York Int’l Corp. v. Liberty Mut. Ins. Co., No. 1:10-CV-0692 (M.D. Pa. Oct. 13, 2015)
This decision involves a dispute over whether Pennsylvania or New York law would apply to an insurer’s duty to defend and indemnify an insured for asbestos-related claims. Due to the passage of more than 50 years between the period covered by the relevant policies and the initiation of the lawsuit, no party with firsthand knowledge of the negotiation and consummation of the policies could be identified, and complete copies of the policies could not be located. The policies’ declarations pages listed an address for the insured in New York. However, the insured representative resided in Pennsylvania at all relevant times. The insurer submitted an affidavit of a consultant and former longtime employee, testifying as to the role of the person listed as the insured’s representative on the declarations pages in negotiating and acquiring the policies. The insured moved to strike portions of the affidavit; in granting the motion, the court held that Pennsylvania law applied.
In a motion for reconsideration, the insurer argued that the court’s decision to strike three paragraphs of the affidavit was contrary to Federal Rule of Evidence 406, which deals with evidence of the routine practice of an organization.
The court admitted one paragraph, which established that the insurer would have sent the policy to the New York address on the declarations pages. However, the court did not alter its holding regarding choice of law. The court reasoned that the representative listed on the declarations pages would have forwarded the policy to Pennsylvania for execution. Under Pennsylvania law, “[i]t is unclear whether . . . a contract sent from an insurer to an insured’s broker, which forwards the contract to the insured, is considered delivered at the place of the broker or the insured.” Based on the uncertainty and the lack of any credible evidence as to whether the person listed on the declarations page was acting as the plaintiff’s broker, the court relied on Pennsylvania default rule that “delivery is presumed at the insured’s residence.”
The court upheld its previous ruling striking from the affidavit two other paragraphs that dealt with the affiant’s conclusions regarding what the insured’s designee would have done with the policies, assuming he was an insurance broker.

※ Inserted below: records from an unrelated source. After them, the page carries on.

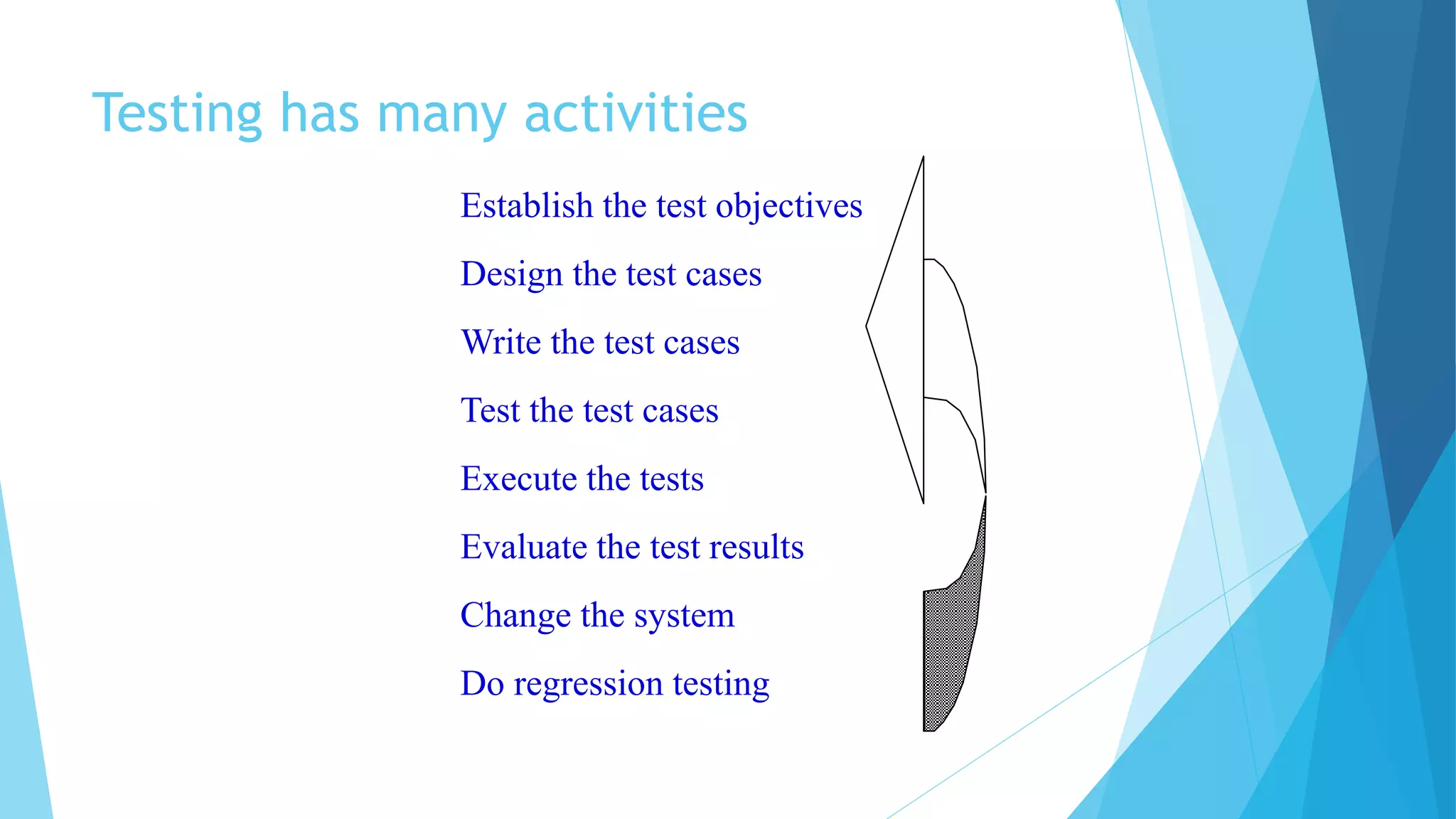 Testing has many activities

Establish the test objectives

Design the test cases

Write the test cases

Test the test cases

Execute the tests

Evaluate the test results

Change the system

Do regression testing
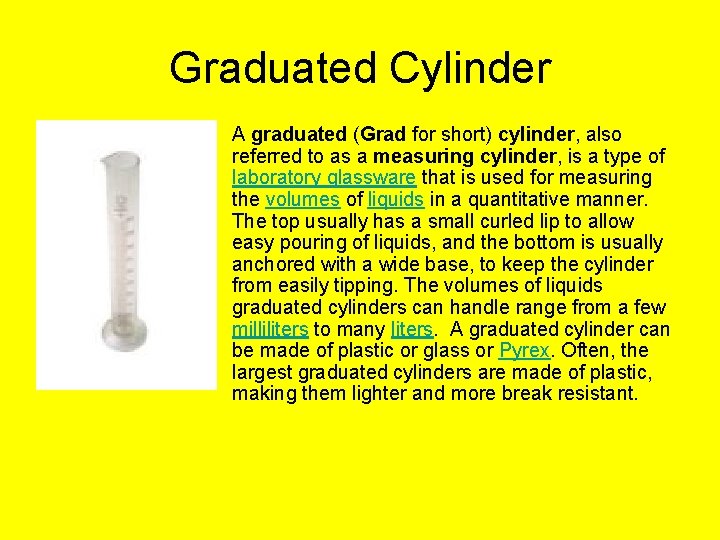 Graduated Cylinder

A graduated (Grad for short) cylinder, also referred to as a measuring cylinder, is a type of laboratory glassware that is used for measuring the volumes of liquids in a quantitative manner. The top usually has a small curled lip to allow easy pouring of liquids, and the bottom is usually anchored with a wide base, to keep the cylinder from easily tipping. The volumes of liquids graduated cylinders can handle range from a few milliliters to many liters. A graduated cylinder can be made of plastic or glass or Pyrex. Often, the largest graduated cylinders are made of plastic, making them lighter and more break resistant.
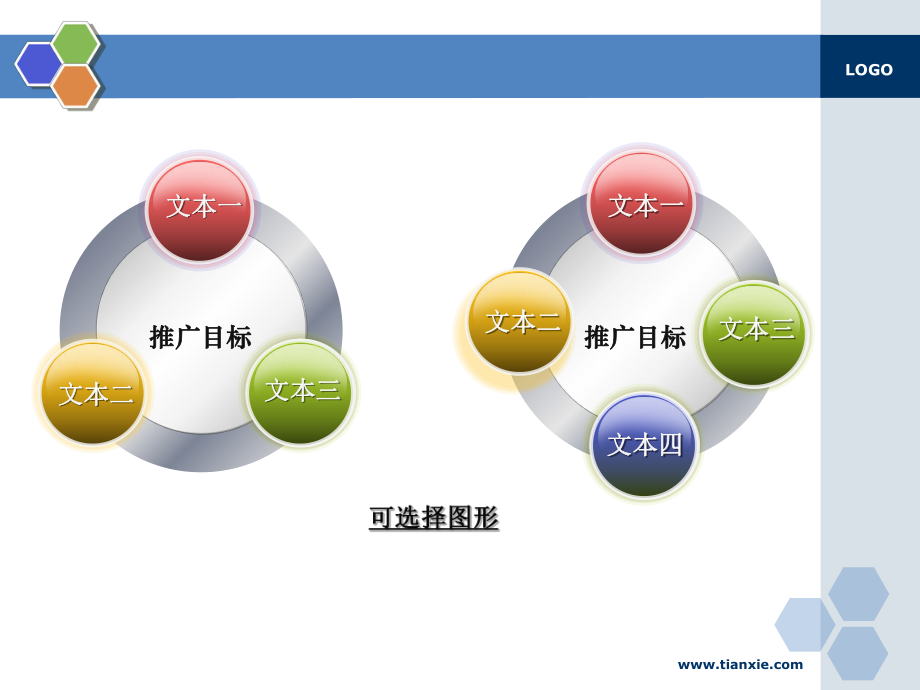 LOGO

文本一

推广目标

文本二

文本三

文本一

文本二

推广目标

文本三

文本四

可选择图形

www.tianxie.com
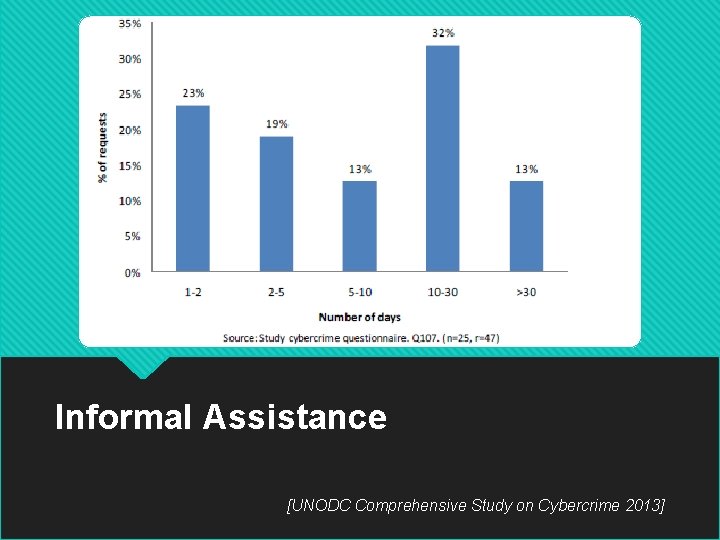 35%
30%
25%
20%
15%
10%
5%
0%

% of requests

23%
19%
13%
32%
13%

1-2
2-5
5-10
10-30
>30

Number of days

Source: Study cybercrime questionnaire. Q107. (n=25, r=47)

Informal Assistance

[UNODC Comprehensive Study on Cybercrime 2013]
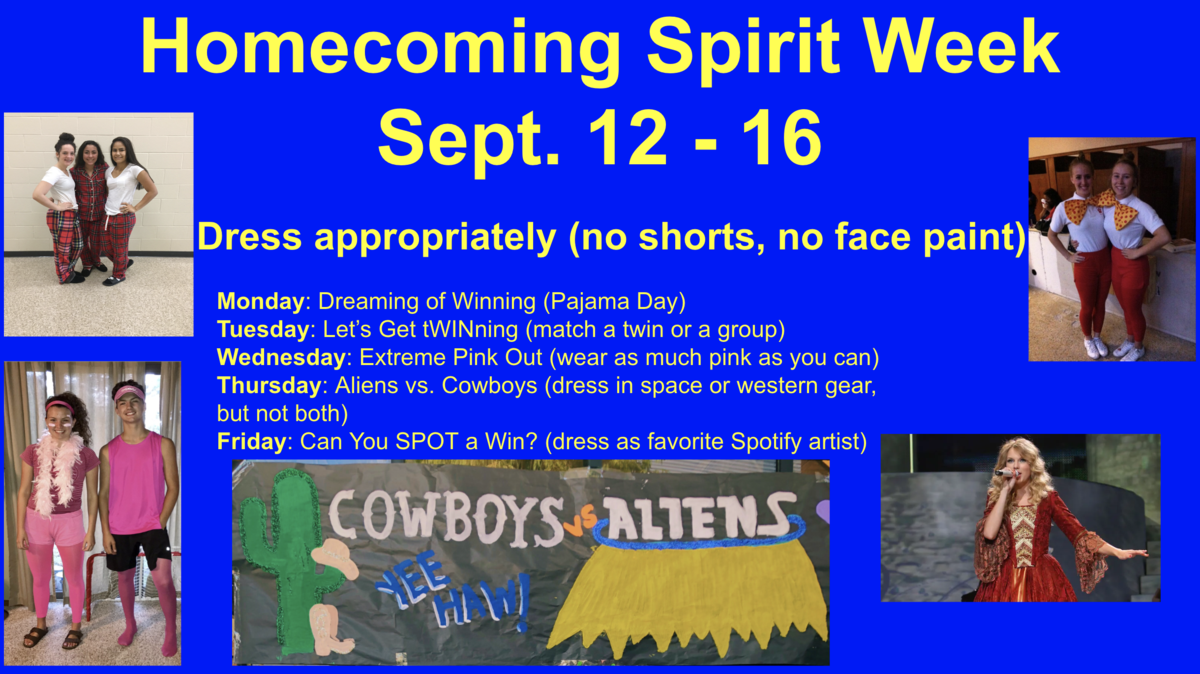 Homecoming Spirit Week
Sept. 12 - 16

Dress appropriately (no shorts, no face paint)

Monday: Dreaming of Winning (Pajama Day)
Tuesday: Let's Get tWINning (match a twin or a group)
Wednesday: Extreme Pink Out (wear as much pink as you can)
Thursday: Aliens vs. Cowboys (dress in space or western gear, but not both)
Friday: Can You SPOT a Win? (dress as favorite Spotify artist)

COWBOYS vs ALIENS
YEE HAW!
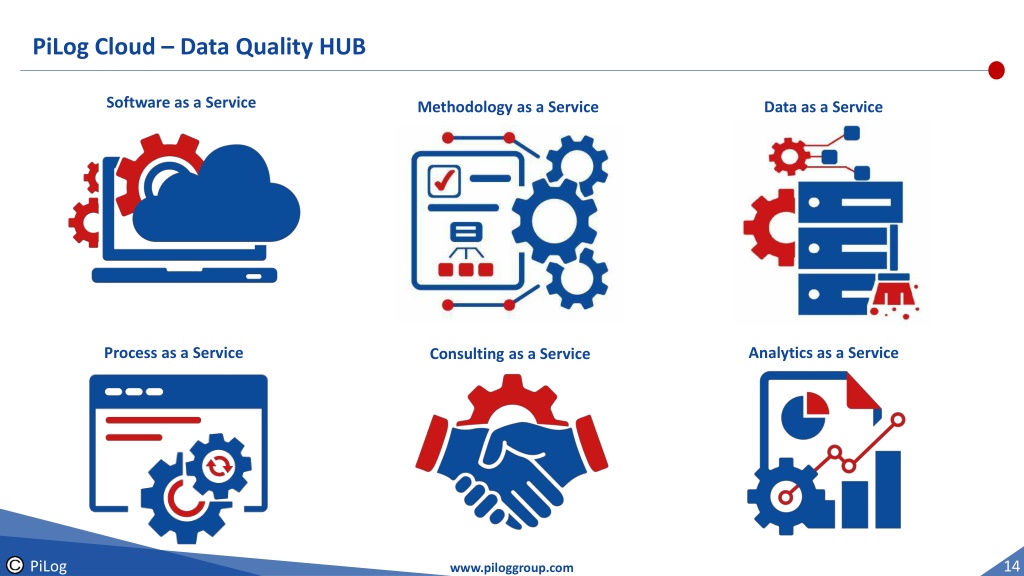 PiLog Cloud – Data Quality HUB

Software as a Service

Methodology as a Service

Data as a Service

Process as a Service

Consulting as a Service

Analytics as a Service

© PiLog

www.piloggroup.com

14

The court reasoned that there was no independent basis for the conclusion that the insured’s representative was an insurance broker and that the affiant did not have personal knowledge of whether or not he was. Moreover, because the insurer did not have a standard practice of working with insurance brokers, there wasn’t sufficient evidence to establish the insurer’s habitual manner of working with insurance brokers. As a result, the portions of the affidavit could not be admitted.